Intrepid's voyage is a striking demonstration of how cheap US shale gas is reshaping the chemical industry and changing the origin of countless manufactured objects. For decades, the industry's raw ingredients have mostly come from crude oil. Chemical plants break down long hydrocarbon molecules in crude to produce a smorgasbord of smaller molecules, such as ethene, propene and benzene — all important precursors to polymers.

But shale gas, which is composed mainly of methane, ethane and propane, is turning that pathway on its head. The abundance of the gas has slashed the costs of these molecules. As a result, some are now usurping large hydrocarbons as the preferred starting point for industrial synthesis.

This shift from oil to gas brings enormous opportunities. According to the American Chemistry Council, a trade group based in Washington DC, the shale boom has attracted about US$160 billion in investment from the US chemical industry since 2011, and will help to create half a million jobs in plastics manufacturing over the coming decade1. But it also poses huge challenges. Some of the main techniques that are used to turn the components of shale gas into more valuable compounds — processes generally known as upgrading — are decades-old, dirty and energy-intensive. And they rarely produce the same mix of chemicals as conventional oil-based routes, which means that some relatively minor, yet valuable, chemicals such as butadiene, an ingredient of synthetic rubber, are becoming scarcer.
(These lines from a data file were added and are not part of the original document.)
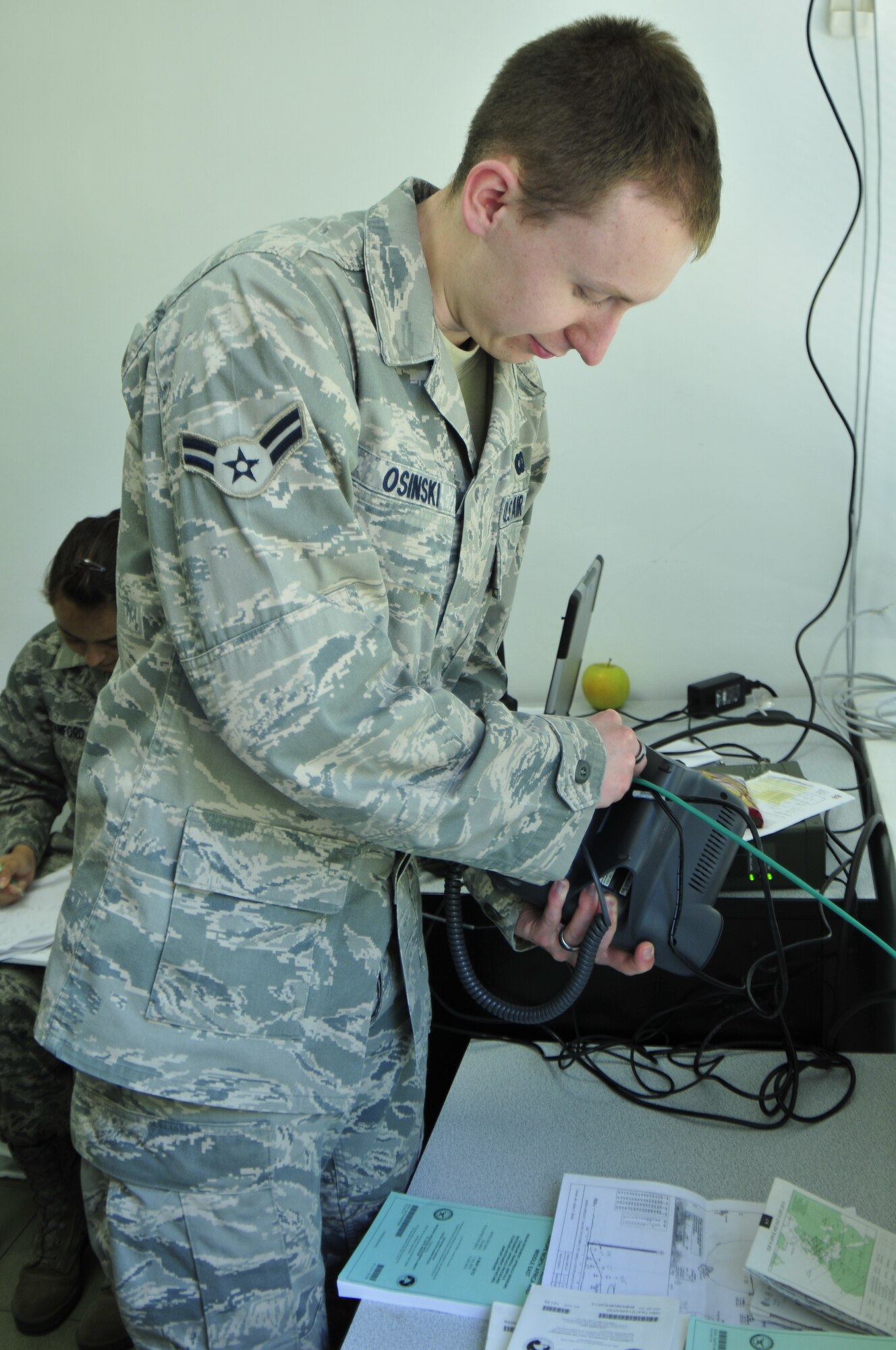 Airman 1st Class Jeremy Osinski, 1st Combat Communications Squadron infrastructure technician, ensures the connectivity of a phone at the operations desk at Graf Ignatievo Air Force Base, Bulgaria. The 1st CBCS is here as part of joint-training exercise Sentry Gold, an exercise designed to assist the Bulgarian air force as it continues its integration into NATO and to build partnerships between the two air forces. (Courtesy photo)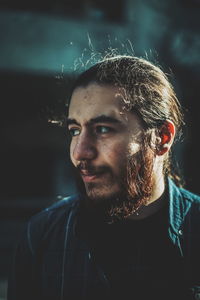 Portrait of young man looking away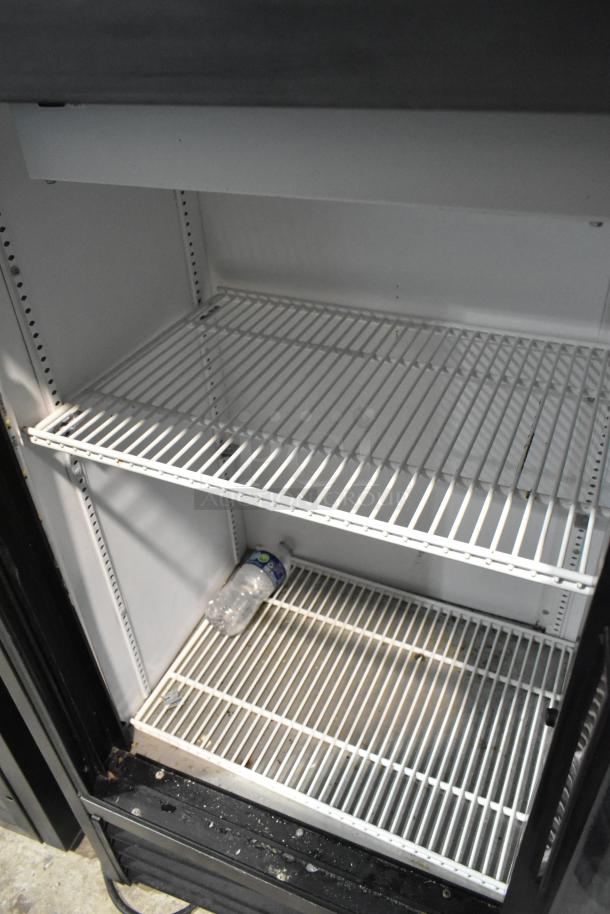 2019 True Metal 2 Door Cooler Merchandiser with poly-coated racks, 115 volts, 1 phase. Interior visible, good condition.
These challenges are driving an intensive research effort, spanning industry and academia, to develop catalysts and reactors that can transmute small hydrocarbons in cleaner, cheaper and more efficient ways.

Translating that research into commercial production will depend on the finely balanced economics of a changeable market. It will also require a reliable supply of gas. The US Energy Information Administration predicts that natural-gas extraction in the United States will continue to grow until at least 2040, but that might be too optimistic (see Nature 516, 28–30; 2014).

Meanwhile, concerns that fracking can contaminate groundwater — along with the broader climate implications of extracting fossil fuels — continue to dog the technology. If the glut does persist, however, it could usher in technologies that would form the foundations of a much more sustainable chemical industry. “We could totally redesign our chemical plants,” says Bert Weckhuysen, a chemist at Utrecht University in the Netherlands.